#### TASK OBJECTIVE:
Reproduce the entries exactly.

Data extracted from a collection
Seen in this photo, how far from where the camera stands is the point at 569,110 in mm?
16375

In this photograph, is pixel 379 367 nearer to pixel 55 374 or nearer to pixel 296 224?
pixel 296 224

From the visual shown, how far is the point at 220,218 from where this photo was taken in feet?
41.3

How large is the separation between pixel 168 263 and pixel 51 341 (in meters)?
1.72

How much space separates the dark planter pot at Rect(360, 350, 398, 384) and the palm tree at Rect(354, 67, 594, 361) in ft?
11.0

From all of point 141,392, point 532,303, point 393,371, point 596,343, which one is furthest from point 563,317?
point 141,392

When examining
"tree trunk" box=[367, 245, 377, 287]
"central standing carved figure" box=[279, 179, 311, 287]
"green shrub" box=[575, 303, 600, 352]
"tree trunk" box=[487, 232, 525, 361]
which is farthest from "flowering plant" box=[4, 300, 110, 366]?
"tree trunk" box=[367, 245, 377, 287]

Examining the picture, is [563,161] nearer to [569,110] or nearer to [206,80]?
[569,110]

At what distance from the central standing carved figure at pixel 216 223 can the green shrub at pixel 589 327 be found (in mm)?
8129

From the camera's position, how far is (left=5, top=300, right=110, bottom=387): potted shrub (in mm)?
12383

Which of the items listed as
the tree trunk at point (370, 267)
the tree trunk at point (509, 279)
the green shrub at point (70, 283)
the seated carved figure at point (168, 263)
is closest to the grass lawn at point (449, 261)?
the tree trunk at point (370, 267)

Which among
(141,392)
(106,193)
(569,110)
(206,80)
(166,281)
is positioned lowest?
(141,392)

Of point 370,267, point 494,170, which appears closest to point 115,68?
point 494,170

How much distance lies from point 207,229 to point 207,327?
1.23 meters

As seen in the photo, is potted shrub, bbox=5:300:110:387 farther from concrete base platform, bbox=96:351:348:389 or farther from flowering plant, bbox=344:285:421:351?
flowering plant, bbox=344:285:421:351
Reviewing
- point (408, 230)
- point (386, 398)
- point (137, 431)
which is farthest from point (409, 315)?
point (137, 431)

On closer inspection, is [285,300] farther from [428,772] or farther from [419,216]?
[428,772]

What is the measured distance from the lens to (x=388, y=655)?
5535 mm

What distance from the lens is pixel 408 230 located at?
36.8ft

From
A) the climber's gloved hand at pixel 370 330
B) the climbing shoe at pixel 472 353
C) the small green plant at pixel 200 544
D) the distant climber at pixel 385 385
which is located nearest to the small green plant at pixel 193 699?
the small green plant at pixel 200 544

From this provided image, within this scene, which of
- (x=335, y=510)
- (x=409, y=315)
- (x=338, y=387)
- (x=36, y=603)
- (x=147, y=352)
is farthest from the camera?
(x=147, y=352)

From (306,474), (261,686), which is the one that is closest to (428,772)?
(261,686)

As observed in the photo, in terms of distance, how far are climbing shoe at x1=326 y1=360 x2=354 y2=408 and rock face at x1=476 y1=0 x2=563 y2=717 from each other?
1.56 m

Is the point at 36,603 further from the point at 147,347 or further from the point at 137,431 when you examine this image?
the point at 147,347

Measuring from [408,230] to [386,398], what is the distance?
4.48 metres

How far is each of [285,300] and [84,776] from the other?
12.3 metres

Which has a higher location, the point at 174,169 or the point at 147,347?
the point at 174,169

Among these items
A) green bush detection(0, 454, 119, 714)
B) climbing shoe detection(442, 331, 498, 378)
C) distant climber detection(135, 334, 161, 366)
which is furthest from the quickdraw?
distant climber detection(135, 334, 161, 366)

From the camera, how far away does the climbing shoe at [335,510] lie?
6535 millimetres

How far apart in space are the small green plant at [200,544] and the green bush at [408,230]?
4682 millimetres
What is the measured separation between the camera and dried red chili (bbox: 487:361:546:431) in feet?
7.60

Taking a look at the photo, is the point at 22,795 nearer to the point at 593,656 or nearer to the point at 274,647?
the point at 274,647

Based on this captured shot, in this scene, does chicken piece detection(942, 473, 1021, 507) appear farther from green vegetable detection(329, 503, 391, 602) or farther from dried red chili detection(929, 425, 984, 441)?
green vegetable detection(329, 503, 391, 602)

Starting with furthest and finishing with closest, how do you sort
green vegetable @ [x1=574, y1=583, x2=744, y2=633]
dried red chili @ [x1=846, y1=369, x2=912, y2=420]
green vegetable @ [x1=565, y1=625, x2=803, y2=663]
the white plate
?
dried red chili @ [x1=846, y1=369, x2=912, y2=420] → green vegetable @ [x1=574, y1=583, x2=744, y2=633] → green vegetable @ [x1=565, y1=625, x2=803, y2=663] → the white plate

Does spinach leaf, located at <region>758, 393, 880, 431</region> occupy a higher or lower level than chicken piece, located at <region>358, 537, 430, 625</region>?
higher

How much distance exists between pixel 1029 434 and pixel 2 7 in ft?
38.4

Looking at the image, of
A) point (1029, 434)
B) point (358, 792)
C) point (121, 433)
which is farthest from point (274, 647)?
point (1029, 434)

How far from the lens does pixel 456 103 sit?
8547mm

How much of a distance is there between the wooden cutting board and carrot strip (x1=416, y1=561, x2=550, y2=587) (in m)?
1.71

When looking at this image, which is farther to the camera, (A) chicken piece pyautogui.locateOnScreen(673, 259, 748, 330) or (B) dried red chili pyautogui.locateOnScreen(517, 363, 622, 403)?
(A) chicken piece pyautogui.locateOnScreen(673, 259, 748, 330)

#### TASK RESPONSE:
Seen in this photo, how far from where the camera stands is the point at 569,110 in mm?
16375

In this photograph, is pixel 379 367 nearer to pixel 55 374 or nearer to pixel 296 224?
pixel 296 224

From the visual shown, how far is the point at 220,218 from where this photo was taken in feet?
41.3

How large is the separation between pixel 168 263 and pixel 51 341 (in meters)?
1.72

How much space separates the dark planter pot at Rect(360, 350, 398, 384) and the palm tree at Rect(354, 67, 594, 361) in ft?
11.0

From all of point 141,392, point 532,303, point 393,371, point 596,343, which one is furthest from point 563,317?
point 141,392

When examining
"tree trunk" box=[367, 245, 377, 287]
"central standing carved figure" box=[279, 179, 311, 287]
"green shrub" box=[575, 303, 600, 352]
"tree trunk" box=[487, 232, 525, 361]
which is farthest from "flowering plant" box=[4, 300, 110, 366]?
"tree trunk" box=[367, 245, 377, 287]

Examining the picture, is [563,161] nearer to [569,110] or nearer to [206,80]?
[569,110]

At what distance from the central standing carved figure at pixel 216 223 can the green shrub at pixel 589 327 be found (in mm)?
8129

From the camera's position, how far is (left=5, top=300, right=110, bottom=387): potted shrub (in mm)?
12383

Which of the items listed as
the tree trunk at point (370, 267)
the tree trunk at point (509, 279)
the green shrub at point (70, 283)
the seated carved figure at point (168, 263)
is closest to the grass lawn at point (449, 261)?
the tree trunk at point (370, 267)

Which among
(141,392)
(106,193)
(569,110)
(206,80)
(166,281)
is positioned lowest?
(141,392)

Of point 370,267, point 494,170, which appears closest to point 115,68?
point 494,170

How much distance lies from point 207,229 to point 207,327?
1.23 meters

As seen in the photo, is potted shrub, bbox=5:300:110:387 farther from concrete base platform, bbox=96:351:348:389 or farther from flowering plant, bbox=344:285:421:351?
flowering plant, bbox=344:285:421:351
Reviewing
- point (408, 230)
- point (386, 398)
- point (137, 431)
which is farthest from point (409, 315)?
point (137, 431)

On closer inspection, is [285,300] farther from [428,772] or farther from [419,216]?
[428,772]

What is the measured distance from the lens to (x=388, y=655)?
5535 mm

What distance from the lens is pixel 408 230 located at?
36.8ft

From
A) the climber's gloved hand at pixel 370 330
B) the climbing shoe at pixel 472 353
C) the small green plant at pixel 200 544
D) the distant climber at pixel 385 385
which is located nearest to the small green plant at pixel 193 699?
the small green plant at pixel 200 544

From this provided image, within this scene, which of
- (x=335, y=510)
- (x=409, y=315)
- (x=338, y=387)
- (x=36, y=603)
- (x=147, y=352)
is farthest from the camera?
(x=147, y=352)

From (306,474), (261,686), which is the one that is closest to (428,772)?
(261,686)

As observed in the photo, in terms of distance, how far are climbing shoe at x1=326 y1=360 x2=354 y2=408 and rock face at x1=476 y1=0 x2=563 y2=717 from each other?
1.56 m

Is the point at 36,603 further from the point at 147,347 or further from the point at 137,431 when you examine this image?
the point at 147,347

Measuring from [408,230] to [386,398], what is the distance?
4.48 metres

How far is each of [285,300] and [84,776] from the other?
12.3 metres

Which has a higher location, the point at 174,169 or the point at 147,347?
the point at 174,169

Among these items
A) green bush detection(0, 454, 119, 714)
B) climbing shoe detection(442, 331, 498, 378)
C) distant climber detection(135, 334, 161, 366)
which is furthest from the quickdraw?
distant climber detection(135, 334, 161, 366)

From the camera, how far away does the climbing shoe at [335,510] lie?
6535 millimetres

How far apart in space are the small green plant at [200,544] and the green bush at [408,230]?
4682 millimetres
What is the measured separation between the camera and dried red chili (bbox: 487:361:546:431) in feet?
7.60

Taking a look at the photo, is the point at 22,795 nearer to the point at 593,656 or nearer to the point at 274,647?
the point at 274,647

Based on this captured shot, in this scene, does chicken piece detection(942, 473, 1021, 507) appear farther from green vegetable detection(329, 503, 391, 602) or farther from dried red chili detection(929, 425, 984, 441)?
green vegetable detection(329, 503, 391, 602)

Starting with furthest and finishing with closest, how do you sort
green vegetable @ [x1=574, y1=583, x2=744, y2=633]
dried red chili @ [x1=846, y1=369, x2=912, y2=420]
green vegetable @ [x1=565, y1=625, x2=803, y2=663]
the white plate
?
dried red chili @ [x1=846, y1=369, x2=912, y2=420] → green vegetable @ [x1=574, y1=583, x2=744, y2=633] → green vegetable @ [x1=565, y1=625, x2=803, y2=663] → the white plate

Does spinach leaf, located at <region>758, 393, 880, 431</region> occupy a higher or lower level than chicken piece, located at <region>358, 537, 430, 625</region>?
higher

How much distance exists between pixel 1029 434 and pixel 2 7 in ft?
38.4

Looking at the image, of
A) point (1029, 434)
B) point (358, 792)
C) point (121, 433)
which is farthest from point (274, 647)?
point (1029, 434)

How far from the lens does pixel 456 103 sit?
8547mm

How much of a distance is there between the wooden cutting board and carrot strip (x1=416, y1=561, x2=550, y2=587) (in m)?
1.71

When looking at this image, which is farther to the camera, (A) chicken piece pyautogui.locateOnScreen(673, 259, 748, 330) or (B) dried red chili pyautogui.locateOnScreen(517, 363, 622, 403)?
(A) chicken piece pyautogui.locateOnScreen(673, 259, 748, 330)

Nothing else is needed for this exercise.